The interest rate goes up to 7.65 per cent when customers invest and buy insurance through the bank, although these investment products and insurance policies would only qualify for 12 months of bonus interest.

And to qualify for UOB’s maximum bonus interest rate of 7.8 per cent, account holders will need to have an account balance of at least S$75,000, credit a salary of above S$1,600 and spend at least S$500 a month on eligible cards.

It is also key to note that this is a tiered interest rate, meaning that it applies to only a fraction of one’s savings – specifically, deposits between S$75,000 and S$100,000.

Hence the effective interest rate on the One account for deposits of S$100,000 is 5 per cent per annum, according to the bank’s website.


Let’s take the example of a person with a take-home pay of S$3,000, chalks up S$500 in credit card spending each month and has S$100,000 stashed away in his bank account.

This would be more than enough to qualify for the maximum bonus interest rates at UOB, translating into S$5,002.50 in interest earned a year.

Breakdown of annual interest with UOB One account
Monthly account balance Interest per annum Interest earned p.a.
First S$30,000 3.85% S$1,155
Next S$30,000 3.90% S$1,170
Next S$15,000 4.85% S$727.50
Next S$25,000 7.80% S$1,950.00



At OCBC, the same person would also earn some bonus interest after meeting salary and card spending criteria. By qualifying for two out of six categories, his annual interest would work out to about S$3,150 per annum.

Assuming the individual manages to grow his account balance each month, he will also qualify for a third category and in turn, the maximum effective interest rate of 4.65 per cent for all his savings. This translates into an annual interest of about S$4,650.

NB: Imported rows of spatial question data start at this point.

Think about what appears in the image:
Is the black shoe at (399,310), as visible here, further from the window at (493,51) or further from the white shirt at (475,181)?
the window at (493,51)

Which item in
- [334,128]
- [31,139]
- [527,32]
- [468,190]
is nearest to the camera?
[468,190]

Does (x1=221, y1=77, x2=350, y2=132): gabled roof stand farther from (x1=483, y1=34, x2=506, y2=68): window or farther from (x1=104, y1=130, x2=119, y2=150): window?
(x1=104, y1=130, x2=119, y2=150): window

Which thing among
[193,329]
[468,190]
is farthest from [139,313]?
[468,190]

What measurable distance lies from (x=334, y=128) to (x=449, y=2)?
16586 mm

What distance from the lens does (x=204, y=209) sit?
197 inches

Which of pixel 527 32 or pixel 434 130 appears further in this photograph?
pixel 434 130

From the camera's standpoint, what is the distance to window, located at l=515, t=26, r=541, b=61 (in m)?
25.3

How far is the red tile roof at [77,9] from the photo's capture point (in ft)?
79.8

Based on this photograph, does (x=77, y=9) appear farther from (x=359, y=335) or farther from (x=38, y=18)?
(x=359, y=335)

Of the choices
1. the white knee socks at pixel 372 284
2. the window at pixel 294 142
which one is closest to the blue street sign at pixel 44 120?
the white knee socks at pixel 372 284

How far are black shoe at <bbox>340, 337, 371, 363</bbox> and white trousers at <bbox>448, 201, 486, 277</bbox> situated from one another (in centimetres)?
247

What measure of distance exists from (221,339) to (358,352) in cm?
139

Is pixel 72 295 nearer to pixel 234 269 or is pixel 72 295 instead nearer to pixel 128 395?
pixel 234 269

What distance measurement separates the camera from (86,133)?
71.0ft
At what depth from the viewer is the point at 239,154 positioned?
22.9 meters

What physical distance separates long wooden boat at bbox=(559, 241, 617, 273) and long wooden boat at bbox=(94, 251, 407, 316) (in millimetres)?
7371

Breakdown of annual interest with OCBC 360 account
Monthly balance Interest per annum
for 2 categories
Interest earned Interest per annum 
for 3 categories
Interest earned
First S$75,000 2.65% S$1,987.50 3.85% S$2,887.50
Next S$25,000 4.65% S$1,162.50 7.05% S$1,762.50
  Total: S$3,150 Total:  S$4,650


In the case of DBS, the person would have chalked up S$3,500 in eligible monthly transactions while fulfilling one category (card spending). This would yield an interest rate of 1.5 per cent on the first S$50,000 of savings – translating into S$777.45 of interest a year – based on calculations done on DBS’ website.

In another example where a person has a lower account balance, say S$50,000, UOB still pays the highest interest although the gap with OCBC has narrowed.

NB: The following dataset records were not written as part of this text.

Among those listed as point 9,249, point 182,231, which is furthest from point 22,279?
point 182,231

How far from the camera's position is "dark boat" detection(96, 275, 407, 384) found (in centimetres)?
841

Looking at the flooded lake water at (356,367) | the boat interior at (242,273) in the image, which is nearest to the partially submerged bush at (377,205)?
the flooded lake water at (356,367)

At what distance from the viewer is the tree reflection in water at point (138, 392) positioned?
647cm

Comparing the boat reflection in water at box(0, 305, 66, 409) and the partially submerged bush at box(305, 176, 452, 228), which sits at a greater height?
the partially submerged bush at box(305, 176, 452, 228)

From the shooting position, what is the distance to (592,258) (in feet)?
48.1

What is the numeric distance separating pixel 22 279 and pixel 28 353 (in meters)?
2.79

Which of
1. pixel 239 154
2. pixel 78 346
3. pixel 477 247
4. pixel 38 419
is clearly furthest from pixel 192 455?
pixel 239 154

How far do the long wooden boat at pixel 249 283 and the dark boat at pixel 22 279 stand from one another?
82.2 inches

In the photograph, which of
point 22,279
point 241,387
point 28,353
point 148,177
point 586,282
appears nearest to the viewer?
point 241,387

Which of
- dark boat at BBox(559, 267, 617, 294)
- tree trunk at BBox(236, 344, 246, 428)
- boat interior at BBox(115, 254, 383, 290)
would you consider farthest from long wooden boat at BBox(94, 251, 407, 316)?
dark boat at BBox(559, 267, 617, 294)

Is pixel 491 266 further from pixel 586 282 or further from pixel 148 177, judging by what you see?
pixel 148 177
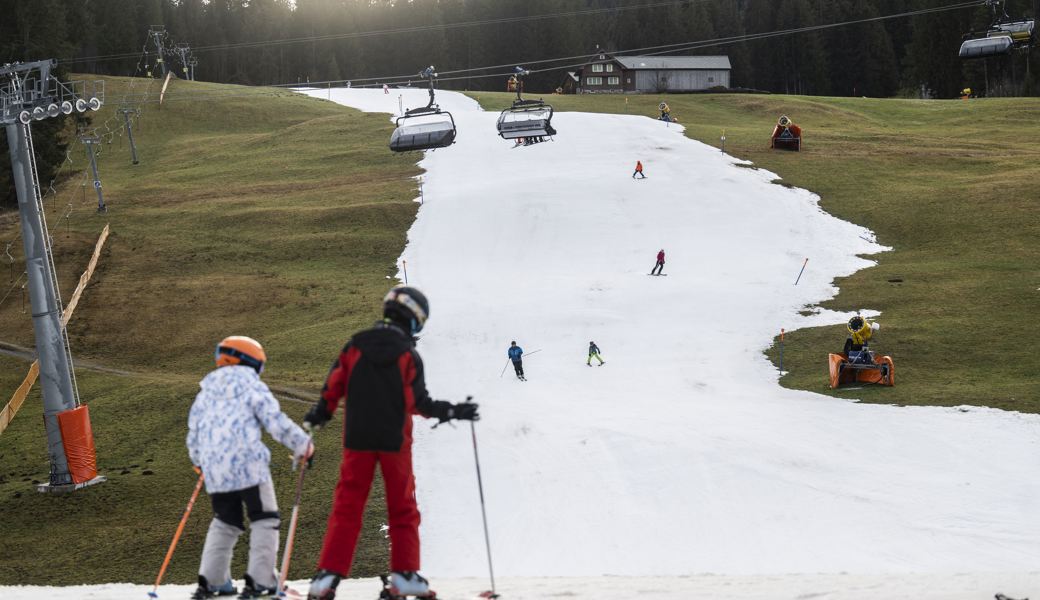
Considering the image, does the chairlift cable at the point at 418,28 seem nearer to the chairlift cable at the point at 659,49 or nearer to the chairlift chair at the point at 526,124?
the chairlift cable at the point at 659,49

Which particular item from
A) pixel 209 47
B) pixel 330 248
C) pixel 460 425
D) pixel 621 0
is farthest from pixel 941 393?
pixel 621 0

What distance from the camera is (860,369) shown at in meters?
26.5

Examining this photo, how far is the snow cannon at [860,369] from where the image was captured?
2631 centimetres

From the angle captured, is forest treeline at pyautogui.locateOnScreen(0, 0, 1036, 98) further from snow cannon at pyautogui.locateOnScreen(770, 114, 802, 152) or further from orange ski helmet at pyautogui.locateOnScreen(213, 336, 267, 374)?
orange ski helmet at pyautogui.locateOnScreen(213, 336, 267, 374)

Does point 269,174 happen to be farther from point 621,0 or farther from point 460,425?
point 621,0

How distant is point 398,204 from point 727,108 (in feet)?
152

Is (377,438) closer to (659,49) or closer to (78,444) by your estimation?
(78,444)

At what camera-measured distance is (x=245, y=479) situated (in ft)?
27.0

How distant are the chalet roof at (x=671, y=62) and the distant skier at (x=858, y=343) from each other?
109109mm

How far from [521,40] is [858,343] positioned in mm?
121351

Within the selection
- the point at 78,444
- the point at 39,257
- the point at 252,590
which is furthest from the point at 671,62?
the point at 252,590

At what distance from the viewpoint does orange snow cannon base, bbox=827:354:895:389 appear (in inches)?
1036

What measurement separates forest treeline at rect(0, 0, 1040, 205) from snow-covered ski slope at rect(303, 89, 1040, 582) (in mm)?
79615

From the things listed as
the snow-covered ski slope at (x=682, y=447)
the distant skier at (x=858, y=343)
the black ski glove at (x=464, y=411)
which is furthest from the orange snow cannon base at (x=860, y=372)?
the black ski glove at (x=464, y=411)
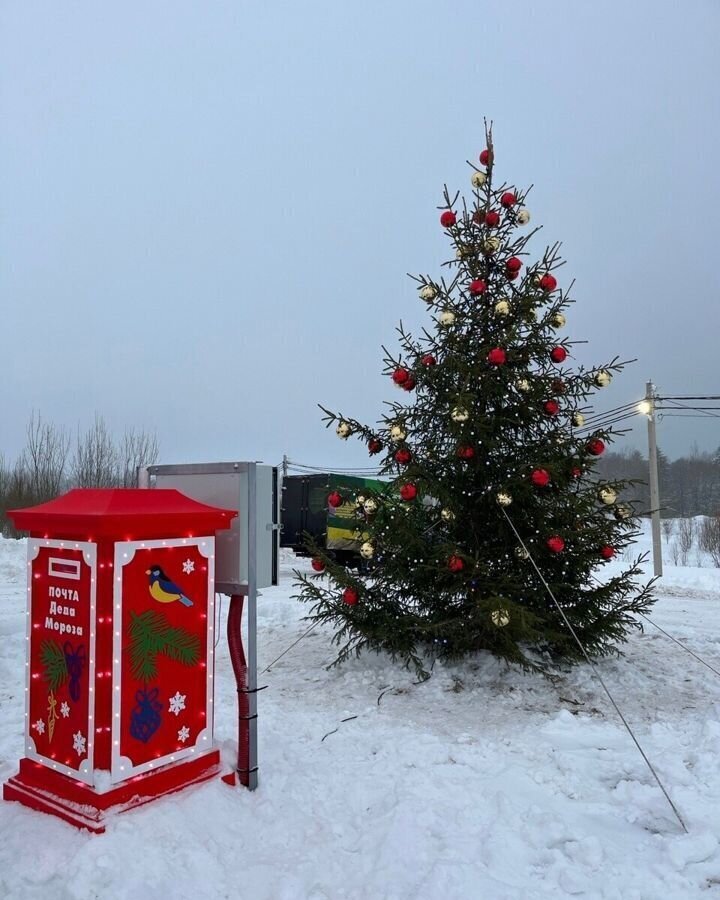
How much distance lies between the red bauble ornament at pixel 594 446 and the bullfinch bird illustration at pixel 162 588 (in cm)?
421

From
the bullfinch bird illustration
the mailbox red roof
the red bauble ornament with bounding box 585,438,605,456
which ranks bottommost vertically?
the bullfinch bird illustration

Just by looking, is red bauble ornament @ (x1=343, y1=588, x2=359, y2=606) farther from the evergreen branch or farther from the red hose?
the evergreen branch

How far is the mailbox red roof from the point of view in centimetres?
339

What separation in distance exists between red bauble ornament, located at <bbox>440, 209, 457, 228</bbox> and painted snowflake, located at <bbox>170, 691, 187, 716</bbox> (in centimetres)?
524

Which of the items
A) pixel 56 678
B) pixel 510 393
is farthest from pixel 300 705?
pixel 510 393

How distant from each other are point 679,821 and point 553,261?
5031 mm

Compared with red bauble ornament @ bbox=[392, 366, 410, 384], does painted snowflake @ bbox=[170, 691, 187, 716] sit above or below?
below

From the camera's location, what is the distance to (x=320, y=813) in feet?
12.0

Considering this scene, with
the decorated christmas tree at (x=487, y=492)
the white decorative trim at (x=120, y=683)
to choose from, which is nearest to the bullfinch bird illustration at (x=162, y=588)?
the white decorative trim at (x=120, y=683)

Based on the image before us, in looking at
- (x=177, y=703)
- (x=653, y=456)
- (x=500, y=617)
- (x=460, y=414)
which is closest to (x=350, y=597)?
(x=500, y=617)

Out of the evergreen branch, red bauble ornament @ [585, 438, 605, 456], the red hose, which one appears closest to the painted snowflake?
the red hose

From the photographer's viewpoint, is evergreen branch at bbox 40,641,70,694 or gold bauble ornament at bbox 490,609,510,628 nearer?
evergreen branch at bbox 40,641,70,694

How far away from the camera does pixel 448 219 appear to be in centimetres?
660

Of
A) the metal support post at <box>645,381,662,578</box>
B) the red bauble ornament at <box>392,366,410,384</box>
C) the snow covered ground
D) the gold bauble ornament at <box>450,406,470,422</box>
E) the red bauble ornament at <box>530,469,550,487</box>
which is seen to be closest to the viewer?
the snow covered ground
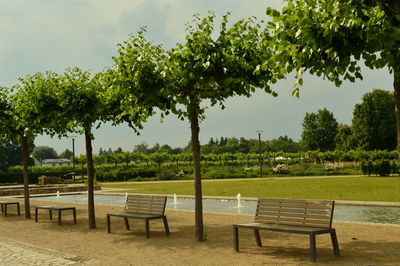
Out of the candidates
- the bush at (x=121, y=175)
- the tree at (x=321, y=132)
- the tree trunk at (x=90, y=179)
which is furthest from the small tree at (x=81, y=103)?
the tree at (x=321, y=132)

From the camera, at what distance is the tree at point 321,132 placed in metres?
85.1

Assuming similar salary and card spending, the individual with savings of S$50,000 will earn an annual interest of S$1,935, if he deposits his money with UOB.

With OCBC, the same individual will get a bonus interest rate of 2.65 per cent, or S$1,325 a year, for meeting two categories, and 3.85 per cent or S$1,925 for hitting three categories.

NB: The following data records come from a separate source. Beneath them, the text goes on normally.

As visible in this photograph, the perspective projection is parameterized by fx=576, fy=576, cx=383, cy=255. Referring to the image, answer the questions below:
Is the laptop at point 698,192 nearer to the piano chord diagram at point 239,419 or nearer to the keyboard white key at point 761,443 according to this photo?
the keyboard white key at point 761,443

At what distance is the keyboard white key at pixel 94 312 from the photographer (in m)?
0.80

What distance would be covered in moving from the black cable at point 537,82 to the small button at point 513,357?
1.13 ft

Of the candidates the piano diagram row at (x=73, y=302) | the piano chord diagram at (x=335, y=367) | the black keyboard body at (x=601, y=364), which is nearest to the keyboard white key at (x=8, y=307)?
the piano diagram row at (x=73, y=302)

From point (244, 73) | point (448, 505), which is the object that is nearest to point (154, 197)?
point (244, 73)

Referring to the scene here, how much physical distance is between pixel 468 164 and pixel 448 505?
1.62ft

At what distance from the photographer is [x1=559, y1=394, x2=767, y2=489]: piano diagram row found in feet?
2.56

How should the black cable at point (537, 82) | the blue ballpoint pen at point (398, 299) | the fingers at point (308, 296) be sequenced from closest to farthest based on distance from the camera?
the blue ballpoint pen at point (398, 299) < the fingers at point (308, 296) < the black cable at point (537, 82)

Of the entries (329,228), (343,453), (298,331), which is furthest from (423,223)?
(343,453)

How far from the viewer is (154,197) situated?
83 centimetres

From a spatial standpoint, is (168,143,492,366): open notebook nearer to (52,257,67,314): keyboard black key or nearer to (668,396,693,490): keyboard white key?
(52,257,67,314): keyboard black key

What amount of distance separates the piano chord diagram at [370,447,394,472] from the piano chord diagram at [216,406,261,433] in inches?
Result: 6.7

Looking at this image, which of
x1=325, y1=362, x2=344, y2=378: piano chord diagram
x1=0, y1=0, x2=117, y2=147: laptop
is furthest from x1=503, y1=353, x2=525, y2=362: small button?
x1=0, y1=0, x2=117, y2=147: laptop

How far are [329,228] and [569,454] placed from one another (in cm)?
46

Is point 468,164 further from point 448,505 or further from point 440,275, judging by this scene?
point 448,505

Meanwhile, with eligible monthly transactions of S$3,500, he will earn 1.5 per cent a year or S$751.90 with DBS’ Multiplier account.

There are also other options to earn bonus interest rates.

DBS, for example, also considers transactions via PayLah! as a criteria, although the interest rate is capped at 0.55 per cent per annum for the first S$10,000 savings for those above 30 years old and who spend a minimum of S$500 a month and credit an income stream.

Those who are 29 years old and below do not have minimum income and spending requirements. As long as they transact via PayLah! each month, they get to earn 0.4 per cent per annum on the first S$10,000 in their accounts.

At UOB, customers who meet the minimum card spend of S$500 and perform three Giro transactions in a month can also qualify for bonus interest rates.

For example, interest earned on balances up to S$75,000 has been raised to a range of 2.5 per cent to 4 per cent per annum, up as much as 2.15 percentage points after the latest revision.